Look, maybe this is more of a European struggle, and studying in Oxford in my early 20s where every other store is Harry Potter-themed certainly didn’t help my fatigue, but surely, it has to be time to move on, right? I’m not saying Harry Potter fans should give up their passion, but please, for the love of God, do all of us have to put up with it by association?
When a franchise has a woman as shortsighted and cynical as JK Rowling behind it, whose words have caused harm and given agency to others who wish to perpetuate that harm, it’s more than fair for some of us to not want to deal with yet another Harry Potter marathon on TV during the Holiday season. That’s not accounting for the boost in Harry Potter-themed everything in shops, trying to feed off of consumers’ nostalgia in a time as consumerist as Christmas.
Since I was a dear, sarcastic boy, the Vacation franchise has been a staple of the Temple of Tuck. Whether it was 1983’s original or 1985’s European Vacation, these were favorites in the household (although a tad inappropriate for kids in hindsight). Then came Christmas Vacation with some of the most quotable lines of any holiday movie ever made. It deserves its billing as a Christmas classic, and it is legitimately hilarious. At least it was the first 500 times I saw it. Practically everyone I know watches this movie religiously as soon as Thanksgiving arrives. They watch it over and over again. They quote the lines over and over and over. Yes, I’m aware that your shitter is full. So is mine, but you don’t hear me talking about it.
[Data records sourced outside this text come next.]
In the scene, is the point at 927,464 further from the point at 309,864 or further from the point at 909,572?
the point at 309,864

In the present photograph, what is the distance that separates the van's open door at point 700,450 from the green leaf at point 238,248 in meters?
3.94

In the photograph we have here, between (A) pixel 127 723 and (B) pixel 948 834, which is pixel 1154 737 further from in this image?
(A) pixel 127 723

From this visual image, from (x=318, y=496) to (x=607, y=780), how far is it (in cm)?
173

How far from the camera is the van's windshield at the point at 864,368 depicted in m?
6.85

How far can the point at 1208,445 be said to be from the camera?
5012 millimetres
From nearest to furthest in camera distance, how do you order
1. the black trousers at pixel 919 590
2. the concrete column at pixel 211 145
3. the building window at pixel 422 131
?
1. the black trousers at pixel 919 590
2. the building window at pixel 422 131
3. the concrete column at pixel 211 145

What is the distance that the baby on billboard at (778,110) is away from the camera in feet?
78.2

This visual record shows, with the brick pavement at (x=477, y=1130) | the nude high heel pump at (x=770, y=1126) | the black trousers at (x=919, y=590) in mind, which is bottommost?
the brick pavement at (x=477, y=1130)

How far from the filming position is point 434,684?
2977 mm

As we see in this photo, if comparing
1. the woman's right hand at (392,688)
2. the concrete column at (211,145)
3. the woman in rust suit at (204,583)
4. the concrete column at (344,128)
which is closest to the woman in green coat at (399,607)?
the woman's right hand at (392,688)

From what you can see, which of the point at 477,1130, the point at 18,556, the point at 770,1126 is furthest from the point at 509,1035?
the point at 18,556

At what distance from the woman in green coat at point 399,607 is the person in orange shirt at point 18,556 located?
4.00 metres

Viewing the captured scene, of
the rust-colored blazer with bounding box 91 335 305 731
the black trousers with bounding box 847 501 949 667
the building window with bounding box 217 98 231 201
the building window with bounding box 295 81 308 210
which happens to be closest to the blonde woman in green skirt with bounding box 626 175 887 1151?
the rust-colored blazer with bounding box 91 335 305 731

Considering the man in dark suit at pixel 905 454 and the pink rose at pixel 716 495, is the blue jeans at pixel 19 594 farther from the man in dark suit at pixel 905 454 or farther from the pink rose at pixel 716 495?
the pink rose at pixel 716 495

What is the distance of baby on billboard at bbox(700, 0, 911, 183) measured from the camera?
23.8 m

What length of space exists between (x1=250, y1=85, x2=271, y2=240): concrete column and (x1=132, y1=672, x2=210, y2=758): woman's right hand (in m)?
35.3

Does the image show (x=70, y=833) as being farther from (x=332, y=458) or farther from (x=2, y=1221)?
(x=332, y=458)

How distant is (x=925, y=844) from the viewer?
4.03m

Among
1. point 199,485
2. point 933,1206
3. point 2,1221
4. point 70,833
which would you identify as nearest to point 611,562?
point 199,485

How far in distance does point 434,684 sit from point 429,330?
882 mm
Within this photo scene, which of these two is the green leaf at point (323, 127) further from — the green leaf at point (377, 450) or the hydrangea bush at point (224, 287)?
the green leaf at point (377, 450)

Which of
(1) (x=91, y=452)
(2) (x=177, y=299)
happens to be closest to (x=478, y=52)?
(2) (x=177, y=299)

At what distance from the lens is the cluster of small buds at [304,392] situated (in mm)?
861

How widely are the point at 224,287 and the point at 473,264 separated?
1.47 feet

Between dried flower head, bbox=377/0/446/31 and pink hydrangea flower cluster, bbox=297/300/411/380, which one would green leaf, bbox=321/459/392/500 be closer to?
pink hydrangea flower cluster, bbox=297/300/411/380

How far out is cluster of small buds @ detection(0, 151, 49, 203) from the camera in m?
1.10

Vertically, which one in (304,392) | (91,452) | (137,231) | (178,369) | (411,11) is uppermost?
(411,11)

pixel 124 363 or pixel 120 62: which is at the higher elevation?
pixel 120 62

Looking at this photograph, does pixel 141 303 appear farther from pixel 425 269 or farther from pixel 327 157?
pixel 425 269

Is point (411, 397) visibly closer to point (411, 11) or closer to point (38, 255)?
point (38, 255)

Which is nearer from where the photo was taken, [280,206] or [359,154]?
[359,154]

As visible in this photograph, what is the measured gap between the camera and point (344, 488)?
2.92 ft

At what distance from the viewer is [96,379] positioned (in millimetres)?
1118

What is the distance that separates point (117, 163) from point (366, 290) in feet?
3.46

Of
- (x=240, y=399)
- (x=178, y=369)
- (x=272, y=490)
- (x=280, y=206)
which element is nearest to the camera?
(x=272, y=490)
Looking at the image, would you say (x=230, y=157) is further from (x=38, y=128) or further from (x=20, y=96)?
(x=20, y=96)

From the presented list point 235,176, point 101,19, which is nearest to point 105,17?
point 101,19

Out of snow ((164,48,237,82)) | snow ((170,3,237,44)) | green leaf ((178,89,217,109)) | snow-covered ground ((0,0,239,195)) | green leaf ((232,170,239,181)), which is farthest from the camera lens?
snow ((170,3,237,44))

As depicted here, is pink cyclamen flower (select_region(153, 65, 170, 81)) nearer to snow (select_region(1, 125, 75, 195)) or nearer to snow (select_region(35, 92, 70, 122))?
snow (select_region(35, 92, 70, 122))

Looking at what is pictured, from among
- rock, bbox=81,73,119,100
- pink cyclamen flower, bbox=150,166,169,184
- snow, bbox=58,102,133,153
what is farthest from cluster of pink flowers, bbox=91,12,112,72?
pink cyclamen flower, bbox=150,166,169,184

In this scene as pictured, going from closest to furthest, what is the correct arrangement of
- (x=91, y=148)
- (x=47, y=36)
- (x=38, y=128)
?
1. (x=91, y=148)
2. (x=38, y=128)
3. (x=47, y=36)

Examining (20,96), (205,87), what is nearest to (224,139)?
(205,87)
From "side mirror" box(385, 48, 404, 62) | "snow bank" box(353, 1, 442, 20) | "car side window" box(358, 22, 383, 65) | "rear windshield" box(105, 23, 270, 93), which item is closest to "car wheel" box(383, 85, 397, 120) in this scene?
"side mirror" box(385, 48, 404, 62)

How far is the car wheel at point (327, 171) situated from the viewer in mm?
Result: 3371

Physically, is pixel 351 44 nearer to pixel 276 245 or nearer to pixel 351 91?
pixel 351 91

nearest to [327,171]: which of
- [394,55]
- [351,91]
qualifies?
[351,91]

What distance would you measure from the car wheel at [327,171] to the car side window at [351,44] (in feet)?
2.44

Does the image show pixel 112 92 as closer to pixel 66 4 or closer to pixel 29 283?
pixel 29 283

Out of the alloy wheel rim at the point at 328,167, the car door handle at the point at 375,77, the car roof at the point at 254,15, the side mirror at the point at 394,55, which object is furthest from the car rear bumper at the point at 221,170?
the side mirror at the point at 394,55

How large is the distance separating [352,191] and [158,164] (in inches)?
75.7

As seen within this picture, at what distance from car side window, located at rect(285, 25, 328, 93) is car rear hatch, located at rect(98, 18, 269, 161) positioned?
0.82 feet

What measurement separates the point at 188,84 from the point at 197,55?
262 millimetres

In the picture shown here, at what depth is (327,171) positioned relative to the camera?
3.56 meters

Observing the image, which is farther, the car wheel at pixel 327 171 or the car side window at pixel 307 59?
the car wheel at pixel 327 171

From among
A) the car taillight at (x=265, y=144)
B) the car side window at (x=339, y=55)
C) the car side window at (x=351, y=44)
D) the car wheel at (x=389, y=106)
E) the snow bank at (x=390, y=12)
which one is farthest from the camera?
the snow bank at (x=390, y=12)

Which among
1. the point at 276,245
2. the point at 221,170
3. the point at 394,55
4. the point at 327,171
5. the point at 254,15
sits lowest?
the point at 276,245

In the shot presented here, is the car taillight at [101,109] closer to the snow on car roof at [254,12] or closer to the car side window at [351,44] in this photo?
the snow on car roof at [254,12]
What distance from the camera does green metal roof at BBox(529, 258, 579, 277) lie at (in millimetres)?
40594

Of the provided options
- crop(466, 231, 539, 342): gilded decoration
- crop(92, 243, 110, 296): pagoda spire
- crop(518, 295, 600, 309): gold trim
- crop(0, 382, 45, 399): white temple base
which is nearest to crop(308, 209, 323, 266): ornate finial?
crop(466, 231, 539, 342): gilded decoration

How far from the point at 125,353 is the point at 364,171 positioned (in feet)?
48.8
What’s taken the spark out of the Griswolds’ hijinks is the numerous stories about Chevy Chase. I understand that you have to judge the art not the artist, but I always thought Clark Griswold was a bit of an asshole anyway. Now it seems that was simply Chevy playing himself, minus the more touching moments. In all, I could never see Christmas Vacation again and be perfectly fine.
Your favorite Christmas song makes Matt “What the” Tuck cringe
I’ve come to the conclusion that there are only about a dozen “classic” Christmas songs, give or take a couple. “Jingle Bells,” “Frosty the Snowman,” “Sleigh Ride,” “Jingle Bell Rock,” “Santa Baby,” and “All I Want For Christmas Is You” immediately come to mind. From Thanksgiving until Dec. 26, there’s an onslaught of these songs relentlessly blasted in every department store, and here I am ducking, dodging, and hoping for the best like I’m storming the beaches of Normandy. I still have PTSD whenever I hear those sleigh bells jingling and ring-ting tingling, too.
The worst part is that it’s the same songs just sung by different pop and country stars. The voices and tempos may change, but it’s the same dozen tunes one right after another, and none of them are good with one exception: “Mr. Hankey the Christmas Poo.” That one is great.